Growth and annealing of CdZnTe:Cl crystals with different content of Zn for nuclear detectors

Abstract

The methods of photoluminescence, Hall effect, extrinsic photoconductivity, and transit time have been used to study the influence of the pressure of cadmium vapor (P Cd) in the course of postgrowth annealing of ingots and annealing of semi-insulating crystals Cd1 − x Zn x Te:Cl (x = 0.005, 0.01, 0.05, 0.1) on compensation of conductivity of the material used for fabrication of nuclear detectors. It is established that free holes are captured by acceptor levels of both cadmium and zinc vacancies. Studies of electrical properties of crystals after annealing at various pressures of cadmium vapors showed that, at low zinc content (x = 0.005 and 0.01), the determining effect on the conductivity compensation in Cd1 − x Zn x Te:Tl is exhibited by the V Cd −2 cadmium point defects.
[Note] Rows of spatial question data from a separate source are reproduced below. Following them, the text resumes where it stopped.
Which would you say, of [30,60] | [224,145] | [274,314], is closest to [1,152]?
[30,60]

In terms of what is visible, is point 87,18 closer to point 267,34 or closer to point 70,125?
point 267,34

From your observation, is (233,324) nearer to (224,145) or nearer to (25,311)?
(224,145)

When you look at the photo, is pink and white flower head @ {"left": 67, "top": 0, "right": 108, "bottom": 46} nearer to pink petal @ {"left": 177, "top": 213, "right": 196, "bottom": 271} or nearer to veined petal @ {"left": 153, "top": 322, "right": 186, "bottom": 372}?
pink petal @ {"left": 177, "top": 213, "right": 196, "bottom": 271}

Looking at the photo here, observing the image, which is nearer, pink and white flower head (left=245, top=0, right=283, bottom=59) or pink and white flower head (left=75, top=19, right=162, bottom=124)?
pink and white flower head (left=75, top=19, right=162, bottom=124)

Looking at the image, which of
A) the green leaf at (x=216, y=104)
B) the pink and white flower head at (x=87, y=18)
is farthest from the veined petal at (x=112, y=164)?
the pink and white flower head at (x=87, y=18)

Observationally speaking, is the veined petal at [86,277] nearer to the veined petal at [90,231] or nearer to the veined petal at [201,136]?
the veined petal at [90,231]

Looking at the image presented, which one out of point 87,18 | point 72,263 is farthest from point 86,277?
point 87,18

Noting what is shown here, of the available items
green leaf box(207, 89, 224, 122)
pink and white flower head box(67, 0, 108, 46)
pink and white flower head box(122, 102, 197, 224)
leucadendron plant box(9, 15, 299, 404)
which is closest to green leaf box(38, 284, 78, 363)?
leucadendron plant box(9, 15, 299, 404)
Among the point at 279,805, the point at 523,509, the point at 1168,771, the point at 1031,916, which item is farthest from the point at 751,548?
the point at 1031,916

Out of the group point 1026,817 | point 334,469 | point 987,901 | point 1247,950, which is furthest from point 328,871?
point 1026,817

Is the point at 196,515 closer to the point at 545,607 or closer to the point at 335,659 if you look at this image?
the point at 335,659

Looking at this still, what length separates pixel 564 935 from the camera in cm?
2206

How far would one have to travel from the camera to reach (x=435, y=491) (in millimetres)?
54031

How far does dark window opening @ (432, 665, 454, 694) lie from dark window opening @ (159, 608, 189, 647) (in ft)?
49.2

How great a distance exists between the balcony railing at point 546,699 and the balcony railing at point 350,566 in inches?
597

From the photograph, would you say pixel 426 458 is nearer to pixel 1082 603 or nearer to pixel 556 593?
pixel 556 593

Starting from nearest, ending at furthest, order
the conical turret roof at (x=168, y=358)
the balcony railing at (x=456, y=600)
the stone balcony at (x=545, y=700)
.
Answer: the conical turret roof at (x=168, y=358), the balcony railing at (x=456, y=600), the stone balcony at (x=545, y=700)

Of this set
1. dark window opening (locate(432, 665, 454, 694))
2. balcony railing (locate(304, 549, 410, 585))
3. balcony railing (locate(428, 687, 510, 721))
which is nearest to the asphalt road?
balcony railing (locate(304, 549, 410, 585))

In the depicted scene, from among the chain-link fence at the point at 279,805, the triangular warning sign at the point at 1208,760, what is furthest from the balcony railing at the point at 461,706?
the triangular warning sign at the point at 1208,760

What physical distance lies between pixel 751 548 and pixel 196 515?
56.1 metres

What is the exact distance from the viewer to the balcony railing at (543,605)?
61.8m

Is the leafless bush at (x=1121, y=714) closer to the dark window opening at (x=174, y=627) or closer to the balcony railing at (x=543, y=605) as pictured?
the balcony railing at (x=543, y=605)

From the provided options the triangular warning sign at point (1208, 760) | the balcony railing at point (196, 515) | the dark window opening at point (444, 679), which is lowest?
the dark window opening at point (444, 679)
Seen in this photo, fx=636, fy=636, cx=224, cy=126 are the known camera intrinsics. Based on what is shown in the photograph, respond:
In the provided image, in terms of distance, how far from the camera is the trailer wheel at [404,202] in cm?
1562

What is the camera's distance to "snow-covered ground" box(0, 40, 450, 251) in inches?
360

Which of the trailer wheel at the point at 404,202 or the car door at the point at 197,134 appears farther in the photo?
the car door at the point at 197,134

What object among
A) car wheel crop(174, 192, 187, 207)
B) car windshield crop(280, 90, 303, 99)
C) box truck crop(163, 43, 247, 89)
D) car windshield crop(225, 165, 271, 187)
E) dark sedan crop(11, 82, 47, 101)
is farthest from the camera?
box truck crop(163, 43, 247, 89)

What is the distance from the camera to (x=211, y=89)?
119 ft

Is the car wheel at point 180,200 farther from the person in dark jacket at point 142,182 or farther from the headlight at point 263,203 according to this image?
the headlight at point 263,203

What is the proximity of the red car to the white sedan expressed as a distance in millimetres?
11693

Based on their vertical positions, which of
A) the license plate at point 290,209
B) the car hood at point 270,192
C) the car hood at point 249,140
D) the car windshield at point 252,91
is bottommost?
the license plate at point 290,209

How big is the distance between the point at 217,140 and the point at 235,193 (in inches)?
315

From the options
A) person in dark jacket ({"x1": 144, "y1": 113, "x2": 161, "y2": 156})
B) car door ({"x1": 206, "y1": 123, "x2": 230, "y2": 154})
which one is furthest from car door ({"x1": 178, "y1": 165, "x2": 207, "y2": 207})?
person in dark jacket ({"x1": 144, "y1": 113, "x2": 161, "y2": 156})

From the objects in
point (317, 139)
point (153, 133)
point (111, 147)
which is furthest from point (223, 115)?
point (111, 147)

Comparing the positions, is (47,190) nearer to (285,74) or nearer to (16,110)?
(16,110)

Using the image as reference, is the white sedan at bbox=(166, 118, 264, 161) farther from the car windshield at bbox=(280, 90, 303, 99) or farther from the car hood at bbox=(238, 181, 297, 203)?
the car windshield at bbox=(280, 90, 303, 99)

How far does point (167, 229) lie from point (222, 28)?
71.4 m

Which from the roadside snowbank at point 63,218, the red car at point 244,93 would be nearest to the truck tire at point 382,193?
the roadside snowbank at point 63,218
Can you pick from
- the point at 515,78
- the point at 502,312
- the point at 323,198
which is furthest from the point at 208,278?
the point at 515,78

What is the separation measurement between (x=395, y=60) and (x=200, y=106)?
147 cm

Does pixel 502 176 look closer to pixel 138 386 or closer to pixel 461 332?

However, even at the zinc content x ≥ 0.05, it is necessary to take into account the effect of zinc point defects V Zn −2 ; in order to obtain such crystals with the best transport characteristics it is necessary to control not only the pressure of cadmium vapors in the course of growth of the material but also the zinc vapor pressure. It is established that it is possible to control the main electrical characteristics of the semi-insulating material with the zinc content x ≤ 0.01 grown by horizontal planar crystallization and designed for nuclear detectors by varying the pressure of cadmium vapors in the course of the postgrowth annealing.